Change "magnolia flower" to "magnolia bloom" everywhere in the lines below, keeping all else the same. Leave the pictures out of your answer.

(Questions about scenes in pictures)
+ + + +
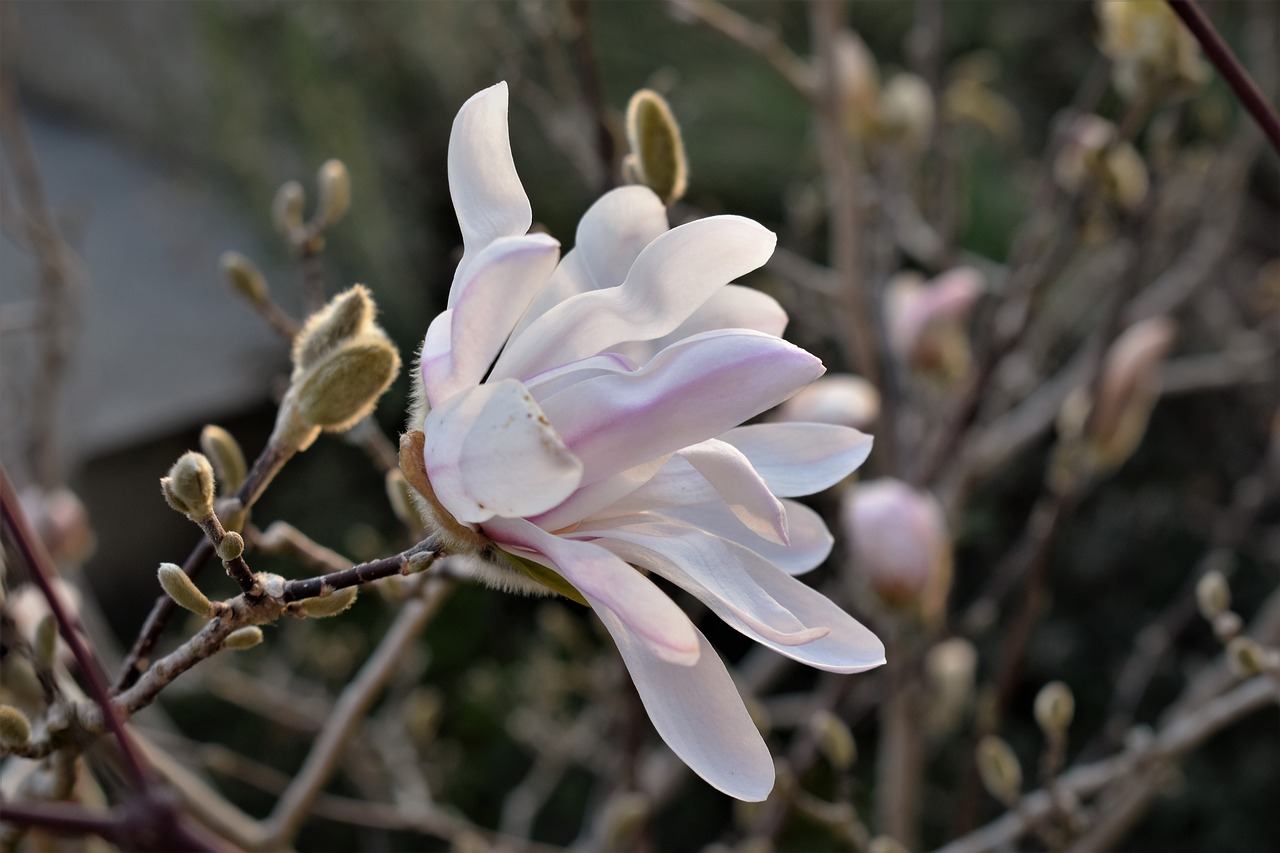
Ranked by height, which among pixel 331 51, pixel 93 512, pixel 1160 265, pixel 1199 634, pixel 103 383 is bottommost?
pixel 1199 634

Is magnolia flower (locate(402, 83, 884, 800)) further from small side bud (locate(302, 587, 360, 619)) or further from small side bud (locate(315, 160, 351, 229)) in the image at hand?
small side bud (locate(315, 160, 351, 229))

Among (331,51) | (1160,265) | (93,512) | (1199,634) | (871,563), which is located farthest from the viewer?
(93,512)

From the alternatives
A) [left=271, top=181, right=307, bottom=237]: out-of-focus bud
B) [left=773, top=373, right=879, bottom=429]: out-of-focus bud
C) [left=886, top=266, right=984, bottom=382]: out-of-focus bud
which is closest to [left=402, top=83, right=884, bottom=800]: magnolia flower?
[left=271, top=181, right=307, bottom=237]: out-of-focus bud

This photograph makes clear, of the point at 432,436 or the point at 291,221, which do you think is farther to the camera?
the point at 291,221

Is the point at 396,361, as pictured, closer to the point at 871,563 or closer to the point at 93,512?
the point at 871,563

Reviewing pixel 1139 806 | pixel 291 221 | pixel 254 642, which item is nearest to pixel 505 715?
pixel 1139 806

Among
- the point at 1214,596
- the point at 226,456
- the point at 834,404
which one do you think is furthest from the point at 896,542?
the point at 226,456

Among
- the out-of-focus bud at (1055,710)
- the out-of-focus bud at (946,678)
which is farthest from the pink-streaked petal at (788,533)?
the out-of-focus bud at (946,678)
+ + + +
§ **Response below**
Ranked by height, which among pixel 331 51, pixel 93 512, pixel 1160 265, pixel 1199 634, pixel 103 383 is bottommost?
pixel 1199 634

Is magnolia bloom (locate(402, 83, 884, 800)) further from small side bud (locate(302, 587, 360, 619)) or further from small side bud (locate(315, 160, 351, 229)) in the image at hand?
small side bud (locate(315, 160, 351, 229))

Among (331,51) | (1160,265) | (93,512) | (1199,634) | (871,563), which is located farthest from the viewer?
(93,512)

From the alternatives
A) [left=271, top=181, right=307, bottom=237]: out-of-focus bud
B) [left=773, top=373, right=879, bottom=429]: out-of-focus bud
C) [left=886, top=266, right=984, bottom=382]: out-of-focus bud
which is closest to [left=402, top=83, right=884, bottom=800]: magnolia bloom?
[left=271, top=181, right=307, bottom=237]: out-of-focus bud

This photograph makes clear, of the point at 432,436 or the point at 291,221, which do you think is farther to the camera?
the point at 291,221

Is the point at 396,361, as pictured, closer to the point at 871,563 or closer to the point at 93,512?
the point at 871,563

Reviewing pixel 1139 806 | pixel 291 221 | pixel 254 642, which item is nearest to pixel 505 715?
pixel 1139 806

Among
- the point at 1214,596
- the point at 226,456
- the point at 834,404
which one do you think is furthest from the point at 896,542?
the point at 226,456

Among
- the out-of-focus bud at (1055,710)
- the out-of-focus bud at (946,678)
which is farthest from the pink-streaked petal at (788,533)?
the out-of-focus bud at (946,678)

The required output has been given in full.